Buzzwords come and go, but a few key terms in the identity management space are worth knowing:
- Access management: Access management refers to the processes and technologies used to control and monitor network access. Access management features, such as authentication, authorization, trust and security auditing, are part and parcel of the top ID management systems for both on-premise and cloud-based systems.
- Active Directory (AD): Microsoft developed AD as a user-identity directory service for Windows domain networks. Though proprietary, AD is included in the Windows Server operating system and is thus widely deployed.
- Biometric authentication: A security process for authenticating users that relies upon the user’s unique characteristics. Biometric authentication technologies include fingerprint sensors, iris and retina scanning, and facial recognition.
- Context-aware network access control: Context-aware network access control is a policy-based method of granting access to network resources according to the current context of the user seeking access. For example, a user attempting to authenticate from an IP address that hasn’t been whitelisted would be blocked.
- Credential: An identifier employed by the user to gain access to a network such as the user’s password, public key infrastructure (PKI) certificate, or biometric information (fingerprint, iris scan).
- De-provisioning: The process of removing an identity from an ID repository and terminating access privileges.
- Digital identity: The ID itself, including the description of the user and his/her/its access privileges. (“Its” because an endpoint, such as a laptop or smartphone, can have its own digital identity.)
- Entitlement: The set of attributes that specify the access rights and privileges of an authenticated security principal.
- Identity as a Service (IDaaS): Cloud-based IDaaS offers identity and access management functionality to an organization’s systems that reside on-premises and/or in the cloud.
- Identity lifecycle management: Similar to access lifecycle management, the term refers to the entire set of processes and technologies for maintaining and updating digital identities. Identity lifecycle management includes identity synchronization, provisioning, de-provisioning, and the ongoing management of user attributes, credentials and entitlements.
- Identity synchronization: The process of ensuring that multiple identity stores—say, the result of an acquisition—contain consistent data for a given digital ID.
- Lightweight Directory Access Protocol (LDAP): LDAP is open standards-based protocol for managing and accessing a distributed directory service, such as Microsoft’s AD
- Multi-factor authentication (MFA): MFA is when more than just a single factor, such as a user name and password, is required for authentication to a network or system. At least one additional step is also required, such as receiving a code sent via SMS to a smartphone, inserting a smart card or USB stick, or satisfying a biometric authentication requirement, such as a fingerprint scan.
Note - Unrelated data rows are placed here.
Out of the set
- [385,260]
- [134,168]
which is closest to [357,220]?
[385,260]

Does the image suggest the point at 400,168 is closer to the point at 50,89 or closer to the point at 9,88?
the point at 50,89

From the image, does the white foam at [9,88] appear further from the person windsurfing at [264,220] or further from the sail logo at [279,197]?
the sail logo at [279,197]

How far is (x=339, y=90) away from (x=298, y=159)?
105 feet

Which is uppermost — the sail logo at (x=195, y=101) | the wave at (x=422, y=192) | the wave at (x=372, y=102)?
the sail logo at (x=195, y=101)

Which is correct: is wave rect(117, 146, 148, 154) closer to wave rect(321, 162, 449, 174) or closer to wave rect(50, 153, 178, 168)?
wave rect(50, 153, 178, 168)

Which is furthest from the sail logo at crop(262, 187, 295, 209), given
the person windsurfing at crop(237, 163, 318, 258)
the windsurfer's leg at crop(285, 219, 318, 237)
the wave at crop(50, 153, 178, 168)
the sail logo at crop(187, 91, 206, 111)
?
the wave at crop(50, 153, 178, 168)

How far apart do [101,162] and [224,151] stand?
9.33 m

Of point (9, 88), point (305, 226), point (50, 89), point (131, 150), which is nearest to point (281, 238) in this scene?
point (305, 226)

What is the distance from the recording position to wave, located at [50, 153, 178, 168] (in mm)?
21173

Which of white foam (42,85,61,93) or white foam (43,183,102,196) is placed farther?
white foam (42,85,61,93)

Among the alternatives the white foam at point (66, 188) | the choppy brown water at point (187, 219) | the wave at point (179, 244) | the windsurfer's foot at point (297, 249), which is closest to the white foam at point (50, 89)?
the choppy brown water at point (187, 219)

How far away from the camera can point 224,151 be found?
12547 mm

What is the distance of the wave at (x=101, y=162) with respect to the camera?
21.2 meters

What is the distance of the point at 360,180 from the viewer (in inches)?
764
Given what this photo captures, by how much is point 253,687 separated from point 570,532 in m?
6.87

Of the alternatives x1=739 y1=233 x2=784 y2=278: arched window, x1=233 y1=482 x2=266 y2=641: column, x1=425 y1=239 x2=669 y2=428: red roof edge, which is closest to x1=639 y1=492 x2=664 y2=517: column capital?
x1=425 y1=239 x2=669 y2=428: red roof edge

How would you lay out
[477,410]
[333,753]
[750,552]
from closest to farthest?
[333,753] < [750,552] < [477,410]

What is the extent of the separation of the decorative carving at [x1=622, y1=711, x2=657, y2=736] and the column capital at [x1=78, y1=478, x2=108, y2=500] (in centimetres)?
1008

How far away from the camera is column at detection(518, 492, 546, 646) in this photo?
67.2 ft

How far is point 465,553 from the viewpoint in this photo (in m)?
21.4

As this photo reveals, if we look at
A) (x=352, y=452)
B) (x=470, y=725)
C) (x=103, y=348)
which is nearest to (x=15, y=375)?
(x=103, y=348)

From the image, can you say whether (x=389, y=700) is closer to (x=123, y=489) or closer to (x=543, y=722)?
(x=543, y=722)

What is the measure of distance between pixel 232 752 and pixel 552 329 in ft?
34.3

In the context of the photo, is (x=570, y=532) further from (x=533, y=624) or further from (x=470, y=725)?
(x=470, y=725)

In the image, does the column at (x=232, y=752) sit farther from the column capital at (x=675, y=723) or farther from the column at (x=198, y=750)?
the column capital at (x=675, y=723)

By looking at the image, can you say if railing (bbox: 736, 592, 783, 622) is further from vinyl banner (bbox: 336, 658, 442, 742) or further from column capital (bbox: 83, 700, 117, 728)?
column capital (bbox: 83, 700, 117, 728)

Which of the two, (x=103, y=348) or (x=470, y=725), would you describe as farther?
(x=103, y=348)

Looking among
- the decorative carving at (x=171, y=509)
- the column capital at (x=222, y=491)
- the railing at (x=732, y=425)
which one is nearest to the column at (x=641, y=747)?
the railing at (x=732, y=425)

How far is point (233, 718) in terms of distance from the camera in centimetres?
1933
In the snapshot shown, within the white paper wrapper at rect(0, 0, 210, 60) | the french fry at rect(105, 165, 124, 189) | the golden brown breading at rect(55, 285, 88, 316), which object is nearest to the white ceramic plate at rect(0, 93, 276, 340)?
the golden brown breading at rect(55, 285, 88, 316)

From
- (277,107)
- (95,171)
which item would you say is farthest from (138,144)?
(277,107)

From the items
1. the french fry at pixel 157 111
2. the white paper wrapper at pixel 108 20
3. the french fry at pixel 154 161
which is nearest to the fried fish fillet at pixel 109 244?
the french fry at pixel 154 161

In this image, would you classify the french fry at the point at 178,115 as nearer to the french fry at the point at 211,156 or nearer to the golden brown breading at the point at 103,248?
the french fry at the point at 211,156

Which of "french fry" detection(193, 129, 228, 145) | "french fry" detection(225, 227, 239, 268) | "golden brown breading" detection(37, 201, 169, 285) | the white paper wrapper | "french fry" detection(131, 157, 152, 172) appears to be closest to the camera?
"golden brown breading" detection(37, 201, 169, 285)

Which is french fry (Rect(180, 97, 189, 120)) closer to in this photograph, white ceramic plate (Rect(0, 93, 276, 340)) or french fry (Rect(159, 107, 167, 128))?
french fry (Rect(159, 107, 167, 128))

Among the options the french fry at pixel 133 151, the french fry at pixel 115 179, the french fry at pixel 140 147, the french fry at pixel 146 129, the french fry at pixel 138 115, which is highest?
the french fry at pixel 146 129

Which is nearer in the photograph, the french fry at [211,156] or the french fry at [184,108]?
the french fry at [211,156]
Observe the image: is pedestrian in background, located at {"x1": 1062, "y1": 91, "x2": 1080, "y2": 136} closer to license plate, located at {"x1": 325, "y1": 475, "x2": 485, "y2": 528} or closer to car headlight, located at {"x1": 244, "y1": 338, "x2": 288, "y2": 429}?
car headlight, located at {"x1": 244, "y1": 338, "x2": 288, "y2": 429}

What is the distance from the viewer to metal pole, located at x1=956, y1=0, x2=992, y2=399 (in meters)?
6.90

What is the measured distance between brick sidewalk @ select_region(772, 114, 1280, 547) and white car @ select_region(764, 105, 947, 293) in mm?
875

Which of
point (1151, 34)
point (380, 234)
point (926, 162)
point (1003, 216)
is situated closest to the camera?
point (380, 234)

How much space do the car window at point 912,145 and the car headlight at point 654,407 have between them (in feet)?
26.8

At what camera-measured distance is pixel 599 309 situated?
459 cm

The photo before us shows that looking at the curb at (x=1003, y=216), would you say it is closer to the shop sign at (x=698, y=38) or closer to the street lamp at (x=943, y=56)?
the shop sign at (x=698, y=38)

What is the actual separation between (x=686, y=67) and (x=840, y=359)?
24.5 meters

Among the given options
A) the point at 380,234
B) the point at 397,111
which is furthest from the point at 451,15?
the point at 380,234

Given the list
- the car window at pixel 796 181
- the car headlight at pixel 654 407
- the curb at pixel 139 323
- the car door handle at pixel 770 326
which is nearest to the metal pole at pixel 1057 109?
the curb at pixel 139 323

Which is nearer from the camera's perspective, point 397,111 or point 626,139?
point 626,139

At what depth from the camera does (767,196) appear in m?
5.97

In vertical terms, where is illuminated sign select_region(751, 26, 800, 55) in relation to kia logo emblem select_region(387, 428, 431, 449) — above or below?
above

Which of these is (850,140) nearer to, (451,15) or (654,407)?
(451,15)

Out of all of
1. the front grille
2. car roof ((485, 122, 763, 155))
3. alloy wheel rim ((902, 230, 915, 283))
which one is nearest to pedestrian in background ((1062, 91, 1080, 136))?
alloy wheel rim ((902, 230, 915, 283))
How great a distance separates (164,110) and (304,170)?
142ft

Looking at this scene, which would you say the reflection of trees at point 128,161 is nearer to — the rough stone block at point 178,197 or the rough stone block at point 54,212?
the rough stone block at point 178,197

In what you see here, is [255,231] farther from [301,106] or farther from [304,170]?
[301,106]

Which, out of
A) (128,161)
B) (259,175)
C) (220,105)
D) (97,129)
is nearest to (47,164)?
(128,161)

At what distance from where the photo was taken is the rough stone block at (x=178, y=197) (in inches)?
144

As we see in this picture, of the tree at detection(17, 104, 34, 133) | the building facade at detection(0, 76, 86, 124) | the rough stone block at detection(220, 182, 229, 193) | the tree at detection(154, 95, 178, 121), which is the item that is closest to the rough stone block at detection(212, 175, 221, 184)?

- Password reset: In this context, it’s a feature of an ID management system that allows users to re-establish their own passwords, relieving the administrators of the job and cutting support calls. The reset application is often accessed by the user through a browser. The application asks for a secret word or a set of questions to verify the user’s identity.
- Provisioning: The process of creating identities, defining their access privileges and adding them to an ID repository.
- Risk-based authentication (RBA): Risk-based authentication dynamically adjusts authentication requirements based on the user’s situation at the moment authentication is attempted. For example, when users attempt to authenticate from a geographic location or IP address not previously associated with them, those users may face additional authentication requirements.
- Security principal: A digital identity with one or more credentials that can be authenticated and authorized to interact with the network.
- User behavior analytics (UBA): UBA technologies examine patterns of user behavior and automatically apply algorithms and analysis to detect important anomalies that may indicate potential security threats. UBA differs from other security technologies, which focus on tracking devices or security events. UBA is also sometimes grouped with entity behavior analytics and known as UEBA.